Jobs:
**a)** Answer these questions using the forum thread about sealing log ends below.
(i) What did MS Sportsman come across while checking the leftover paint at work?
(ii) Which product does MS Sportsman doubt the floor wax is much different from?
(iii) According to Ibangwood, what is the purpose of floor wax?
**b)** Continue the forum thread about sealing log ends with floor wax, picking up from where it stops.

Page:
# Log end sealing idea.



## MS Sportsman (Mar 12, 2010)

Hoping to have several trees cut up soon and have been thinking about the cheapest option for sealing the ends. We have a bunch of left over paint at work so I was looking it over to see if any was dried up or not in good enough shape to use again that I could take home. Well I stumbled across a piece of a bucket of floor wax that was leftover from the cleaning co. that waxed and buffed our floors. I'm thinking about giving it a try. I doubt its much different from anchorseal. Anyone used this stuff?


----------



## djg (Dec 24, 2009)

MS Sportsman said:


> ....a bucket of floor wax that was leftover .....giving it a try.


Sounds like a good idea. Let us know how it works. I bet, gallon for gallon a new can would cost more than anchorseal, but since it's free...


----------



## Daren (Oct 14, 2006)

It's better than nothing, if it's thick I bet it works pretty well.


.


----------



## Ibangwood (Feb 25, 2010)

Ya I don't see how it couldn't work..it's purpose is to keep water coming through from hitting the floor. Give it a shot! Let me know how it goes in curious


----------



## MS Sportsman (Mar 12, 2010)

Source excerpt:
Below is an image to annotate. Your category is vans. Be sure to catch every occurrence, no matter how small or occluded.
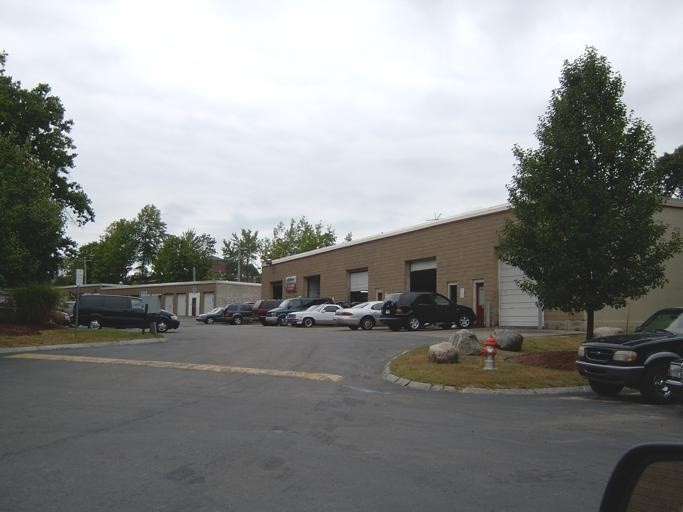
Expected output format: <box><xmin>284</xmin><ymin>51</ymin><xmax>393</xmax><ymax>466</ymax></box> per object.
<box><xmin>69</xmin><ymin>294</ymin><xmax>181</xmax><ymax>334</ymax></box>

Per-task answers:
**a)**
(i) Part of a bucket of floor wax left over from the cleaning company that waxed and buffed their floors.
(ii) Anchorseal.
(iii) To keep water coming through from hitting the floor.

**b)**
djg said:


> Sounds like a good idea. Let us know how it works. I bet, gallon for gallon a new can would cost more than anchorseal, but since it's free...


I think it runs about 75 bucks for 5 gallons, but like you said its free this time. If it works good I might can ask around and find some cheaper through some connections.


----------



## MS Sportsman (Mar 12, 2010)

Daren said:


> It's better than nothing, if it's thick I bet it works pretty well.
> 
> 
> .


Its pretty thin in the bucket. You could probably put it out through a pump up sprayer, but it seems to set up with a thicker film as it dries. It will probably take two coates to seal because the first will probably suck right in the grain.


----------



## MS Sportsman (Mar 12, 2010)

Well I cut my trees and used this stuff the other day. Kind of hard to tell how its going to do yet especially since I have never done any end sealing before. I had limited tractor time to load my logs so I had to put it on in a hurry. I rolled one coat on each end and didn't get much of a chance to let it dry before I had to start a second coat because they were already starting to load them up. I wanted to take some picsto share, but there was no time for that either.


----------



## Kirk Allen (Nov 7, 2006)

It will work but it DOES DULL BLADES! Paint is abrasive and it can dull the tips quickly! Been there done that!


----------



## MS Sportsman (Mar 12, 2010)

Kirk Allen said:


> It will work but it DOES DULL BLADES! Paint is abrasive and it can dull the tips quickly! Been there done that!


It was commercial floor wax. Not paint. I wouldn't think the wax would hurt.


----------



## Kirk Allen (Nov 7, 2006)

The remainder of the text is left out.